- 株式会社ユーザベース
- Corporate統括 執行役員
- 松井 しのぶ
「DO」と「DON’T」で自社のバリューを明文化。ユーザベース「31の約束」の存在意義
〜行動指針をより噛み砕いて明文化する「カルチャー・ブック」を制作!グローバルに拡大する組織内に、共通の価値観を浸透させた方法とは〜
近年、自社に共通の価値観を「バリュー(行動規範)」として明文化し、重視する企業が増えてきている。しかし、バリューを定めたものの、その浸透に課題を抱えるケースは珍しくない。
2018年7月に米国発クオリティ経済メディア「Quartz」を買収するなど、「経済情報で、世界を変える」というミッションのもと、グローバルに事業を拡大する株式会社ユーザベース。
現在は海外に6拠点を構え、グループ全体の従業員数は240名を超える(※2017年12月時点)。
同社では、従業員数が30名を超え、内部崩壊の危機に直面した2012年に、企業にとっての共通の価値観となるバリューの重要さに気付き、「7つのルール」を定義した。
そして2016年には、異なるバックグラウンドを持つメンバーがより共通の理解を持てるよう、「7つのルール」をブレイクダウンした「31の約束」を制作。
31の約束は、いわば「カルチャー・ブック」と呼ばれるような存在だ。7つのルールと対になる形で、「DO(すべきこと)」と「DON’T(すべきでないこと)」を、イラストを交えて冊子にまとめている。
同社コーポレート本部で執行役員を務める松井 しのぶさんは、「31の約束は、皆にとって『法律』ではなく、困った時にふと思い出して活用されるような存在」だと話す。
今回は松井さんに、同社が31の約束を作った背景から、作成のプロセス、その活用法まで、詳しくお伺いした。
「何となくこんな感じ」では伝わらない、共通の価値観を言語化
「31の約束」を作ったのは、2016年10月の上場のタイミングとほぼ同じ時期です。
当時は、従業員数が200人を超えてきた頃でした。そのくらいの規模になると、バリューである「7つのルール」を理解はできていても、実体験を伴って語れるほどには染み込んでないメンバーの数も多くなってくるんですよね。
バリューというのは、日々の中で、「AもBも正しいんだけど、どちらがユーザベースらしいか」を考えるポイントがあった場合に、立ち戻るようなものだと思っていて。
リアルな場に落とし込んだ時に初めてちゃんと、「自分達らしさって何だろう」ということを深く思考するのかな、と考えています。
ただ、会社が小さい頃は、創業者のようにバリューが体に染み込んでいるメンバーがすぐ隣にいるので、そうしたリアルを何となく体験することができます。
しかし人数が増えてくると、そういう機会も少なくなりますし、バリューもさらっと読んで終わってしまうというか。その言葉自体を好きだと思っていても、中身を深く思考する機会が少なくなってきていたんです。
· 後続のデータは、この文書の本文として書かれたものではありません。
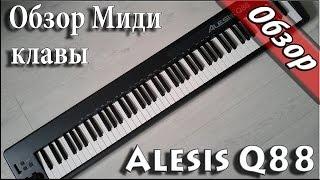 тест и  Обзор миди клавиатуры Alesis Q88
でも、重要なのは1人ひとりがバリューの本当の意味を理解して、自分の言葉で語ったり、体現できることなんですね。そこで、それぞれのバリューが実際はどういうことなのか、もう少し皆にわかりやすく伝える必要があるなと。
また、海外拠点で働くメンバーも増えていき、言語やカルチャーの違いもでてきていました。
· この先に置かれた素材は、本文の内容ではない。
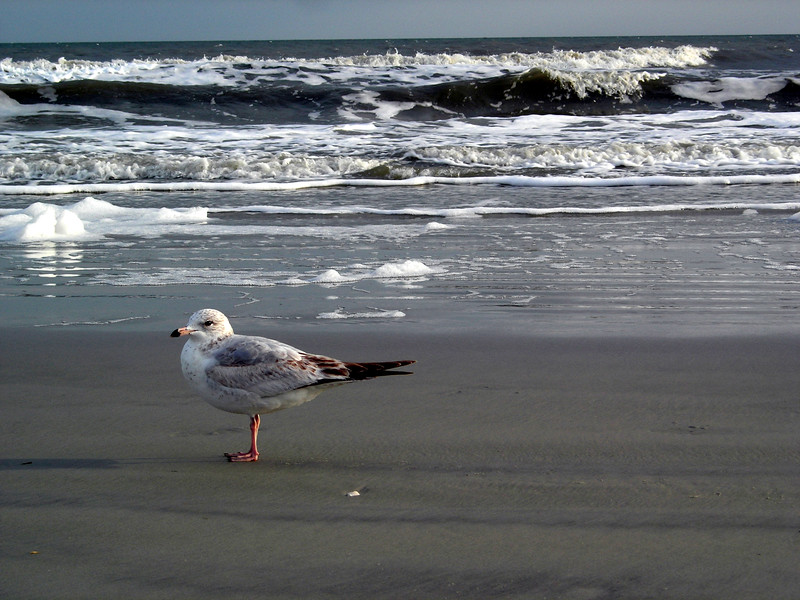 Seagull, Hilton Head, South Carolina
その中で、「何となくこんな感じで、わかるよね?」といったコミュニケーションではなくて、実際に7つのルールというのがどういうことなのか、言語化してきちんと伝えていこうという話になったんですね。
「この人たちが作る会社を見てみたい」という思いで入社を決めた
私自身は、2014年の3月にユーザベースに入社しました。入社前は主人の仕事の都合上、4年半ほどトルコに住んでいまして。
現在、弊社のCFOをしている村上とは大学時代からの友人なのですが、トルコからの帰国が見えてきた頃に、たまたま村上がFacebookで投稿する写真や記事を見て、ユーザベースを知りました。
「楽しそうな会社にいるんだね」と伝えたら、「(ユーザベースに)興味ある?」と聞かれて。
でも、正直、当時はベンチャー企業に興味がなかったんですよ。「ベンチャー企業 = ものすごく忙しい」というイメージもあったので、ワーキングマザーには難しいだろうと。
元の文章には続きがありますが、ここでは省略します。